**Instruction A:** From the book review below, list every publication detail its opening citation gives for the book.
**Instruction B:** In the book review below, which writer does the reviewer say Petrakis might be imagined as a Greek-American version of?

**Supplied text:**

* * * * * * *

Tales of the Heart: Dreams and Memories of a Lifetime


Harry Mark Petrakis. Tales of the Heart: Dreams and Memories of a Lifetime. Chicago: Ivan R. Dee. 1999. Pp. xii + 239. $25.00.

Harry Mark Petrakis's Tales of the Heart, a collection of short memoirs and articles, provides a glimpse, albeit indirect, of the way in which Petrakis reshaped his personal experiences into literature. Petrakis's short stories and novels gave [End Page 182] permanent literary form to the experience of the Greek immigrant to America. His characters, little people like most of the Greek immigrants I have known, struggle to make it in this country, sustained by their memories of village landscapes and loved ones they left behind. His stories ring true because his characters remind me of the old, worn out immigrant men--from shoe-shiners to gandy dancers--I worked beside in Montana. For example, the gambler who would show up where I shined shoes, carrying dollar bills in his tightly clenched fist ready for an afternoon of barbuti in the back room. Petrakis's stories are filled with longing for the villages these people left behind and to which they would never return because time had run out. His women remind me of my mother and other Greek women who married old men to escape the disgrace of spinsterhood and poverty and were still vigorous and youthful even as their men passed on. Throughout Petrakis's work, one finds an enthusiasm for life, and a love of the physical world, which engourages us to imagine Petrakis as a sort of Greek-American Kazantzakis.

* * * * * * *

**Dataset entries:**
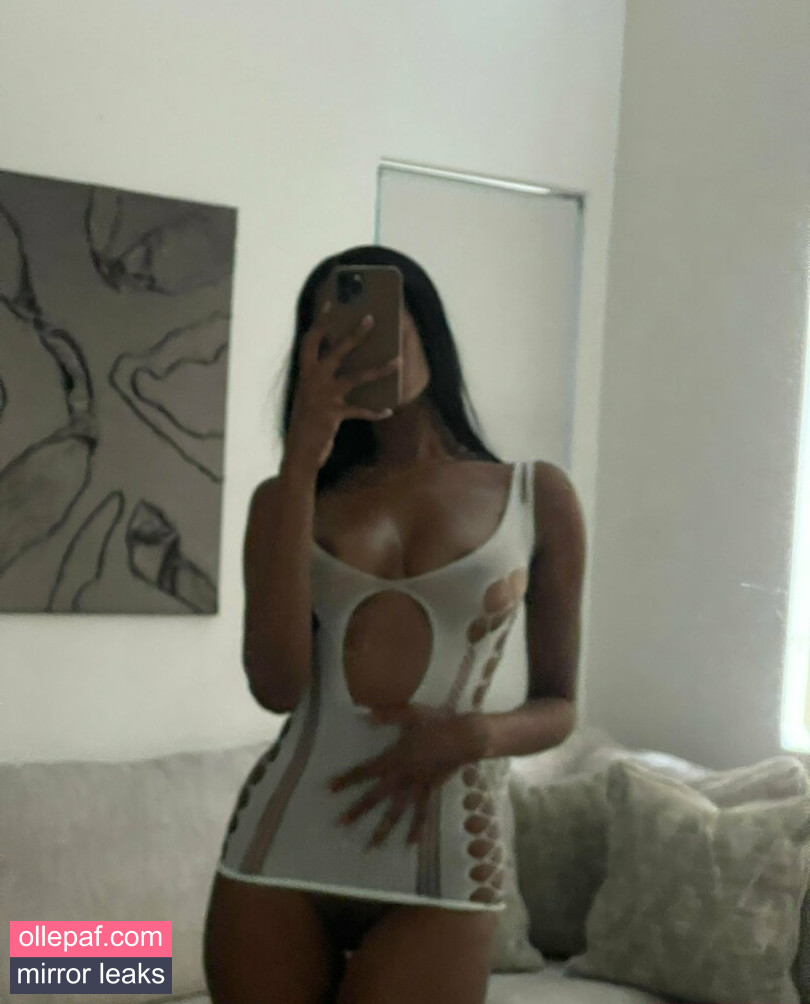 Latest Leaks cebrena Nude #82 - Fapello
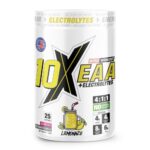 10x Athletic Eaa Electrolytes 450g Lemonaze Fitcookie 1.jpg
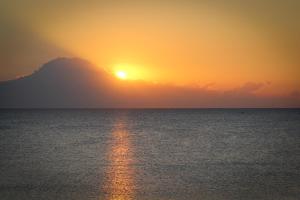 Hotel Hercules Jupiter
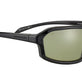 Saturn Polarized 555nm Cat 2 to 3 B8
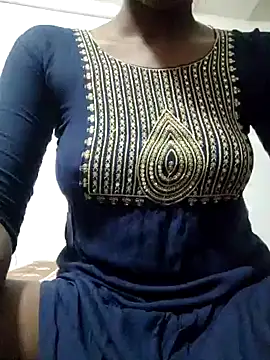 Snapshot of rituporna2004 chatting on February 2025 01:19:02 PM rituporna2004 online show from February 2025 01:19:02 PM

* * * * * * *

**Written response A:**
- Author: Harry Mark Petrakis
- Title: Tales of the Heart: Dreams and Memories of a Lifetime
- Place of publication: Chicago
- Publisher: Ivan R. Dee
- Year: 1999
- Length: xii + 239 pages
- Price: $25.00

**Written response B:** Kazantzakis